Halten wir kurz fest :
- "Faschismus" und "Rassismus" ist ein Unterschied. Faschismus bezeichnet eine Art, ein Land zu führen, eine Herrschaftsform, so wie .. hm.. Theokratie oder Aristokratie. Darum gehts hier nicht. Faschismus wäre, wenn die Elfen Herrschaftsanspruch über die Orks (und alle anderen Völker nebei natürlich ebenso) erheben würden, weil die Orks per Definition "böse" sind.
- Rassismus bedeutet, die einzelnen Rassen zu werten - die eine ist mehr wert, toller, besser, die andere weniger. Eine solche Feststellung, nämlich daß ein Elf mehr wert ist als ein Ork, wird in keinem mir bekannten Regelbuch getroffen. Es ist eine Sache, des Betrachters, ob ein per Definition schönes, intelligentes, magiebegabtes Volk (elf) mehr "wert" ist als ein starkes, diszipliniertes, waffen- und kriegstechnisch äusserst geschicktes Volk (ork). Damit hängt Rassismus an jedem einzelnen, der diese Werteinschätzung trifft.
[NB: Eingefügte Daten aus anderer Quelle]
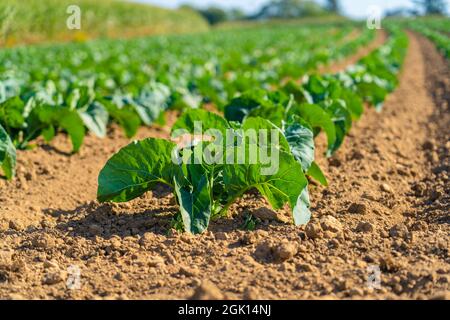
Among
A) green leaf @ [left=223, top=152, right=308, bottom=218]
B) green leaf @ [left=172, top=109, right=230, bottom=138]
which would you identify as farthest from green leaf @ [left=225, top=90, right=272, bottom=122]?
green leaf @ [left=223, top=152, right=308, bottom=218]

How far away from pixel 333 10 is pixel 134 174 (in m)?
114

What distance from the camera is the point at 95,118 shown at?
19.1ft

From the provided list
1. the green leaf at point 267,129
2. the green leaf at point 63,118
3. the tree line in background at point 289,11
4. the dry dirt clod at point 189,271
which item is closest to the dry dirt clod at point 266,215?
the green leaf at point 267,129

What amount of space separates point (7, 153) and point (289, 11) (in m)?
101

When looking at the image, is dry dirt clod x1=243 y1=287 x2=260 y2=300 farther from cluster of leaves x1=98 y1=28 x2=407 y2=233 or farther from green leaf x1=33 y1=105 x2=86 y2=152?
green leaf x1=33 y1=105 x2=86 y2=152

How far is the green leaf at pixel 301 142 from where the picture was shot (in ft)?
12.9

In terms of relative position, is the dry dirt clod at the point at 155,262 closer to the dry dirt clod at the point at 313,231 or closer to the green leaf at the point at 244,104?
the dry dirt clod at the point at 313,231

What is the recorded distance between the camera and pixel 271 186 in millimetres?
3521

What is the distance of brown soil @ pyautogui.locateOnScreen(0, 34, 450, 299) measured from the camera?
2889 mm

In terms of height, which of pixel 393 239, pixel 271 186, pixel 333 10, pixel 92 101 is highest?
pixel 333 10

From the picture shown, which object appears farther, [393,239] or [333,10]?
[333,10]
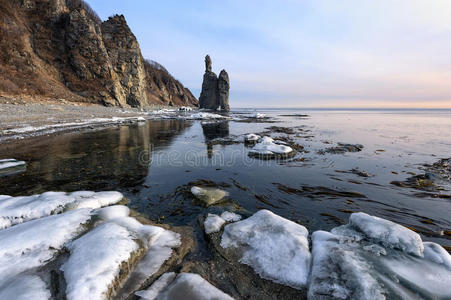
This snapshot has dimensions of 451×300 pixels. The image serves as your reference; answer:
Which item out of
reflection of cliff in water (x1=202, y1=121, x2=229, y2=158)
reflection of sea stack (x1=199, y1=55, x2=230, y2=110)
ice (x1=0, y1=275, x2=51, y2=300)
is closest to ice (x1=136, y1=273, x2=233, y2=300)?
ice (x1=0, y1=275, x2=51, y2=300)

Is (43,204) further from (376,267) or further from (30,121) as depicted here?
(30,121)

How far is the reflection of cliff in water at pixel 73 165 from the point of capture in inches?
259

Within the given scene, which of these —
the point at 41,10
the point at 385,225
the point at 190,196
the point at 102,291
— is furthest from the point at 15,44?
the point at 385,225

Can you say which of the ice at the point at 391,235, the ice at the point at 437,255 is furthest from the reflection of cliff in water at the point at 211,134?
the ice at the point at 437,255

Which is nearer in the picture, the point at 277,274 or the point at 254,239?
the point at 277,274

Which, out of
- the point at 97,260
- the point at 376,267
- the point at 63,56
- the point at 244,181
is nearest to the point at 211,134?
the point at 244,181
- Wie viele vor mir bereits geschrieben haben, dient die Kathegorisierung von Rassen / Völkern in "gut" und "böse" in der Fantasy nicht der Propaganda von Rassismus, sondern der Ermöglichung sofort verständlicher Spannungsbögen - wie in jedem Spielfilm, wie in jedem Krimi, wie in jedem Unterhaltungsgenre auf der ganzen Welt. Es kommt allein auf die Spieler und Spielleiter einer Runde an, wie "platt" man einen Plot halten muss oder will, damit ihn alle verstehen und lösen können und damit er für alle interessant ist. Damit ist das Kathegorisieren von "guten" und "bösen" Kreaturen eine reine Auslegungssache derjenigen, die diese Welt machen - nämlich die Spieler und Spielleiter. Nur, weil Tolkien der erste war, der solch einen Spannungsbogen zwischen zwei real nicht existierenden Rassen aufbaute, heisst das nicht, daß er Rassist ist. Um das nochmal kurz anzureissen : Tolkien hat die Orks niemals als "gross & dumm" beschrieben. Die tatsächlichen Ork waren eher recht intelligente Schleimer, Schleicher und Trickser, eben gebrochene Elfen. Das "gross, dumm und grün"- Klischee trifft eigentlich nur die Uruk-hai - eine Mischung von Orks und Menschen.
- Was zutrifft ist : Die Rassen der klassischen Fantasywelten untereinander haben den jeweils anderen gegenüber Vorurteile. Der Durchschnitt der Elfen wird von dem Durchschnitt der Orks behaupten, böse, hirnlos, fies, usw. zu sein. Der Durchschnitt der Orks wird vom Durchschnitt der Elfen behaupten, grausam und vorurteilsbehaftet zu sein und ihnen keine Chance zu lassen, das Gegenteil zu beweisen. Das ist auch kein Rassismus - das ist ein Stereotyp, denn es *stimmt* ja auf weite Teile des jeweiligen Volkes ! Auch hier wieder ist es rein Sache von SL und Spieler, diesem Stereotyp zu folgen oder nicht zu folgen. Ein Spieler muss diesem Stereotyp nicht folgen, aber er kann (bei einem Paladin z.b. macht es durchaus Sinn - bei einem Barden im Klassischen Sinne wohl eher nicht).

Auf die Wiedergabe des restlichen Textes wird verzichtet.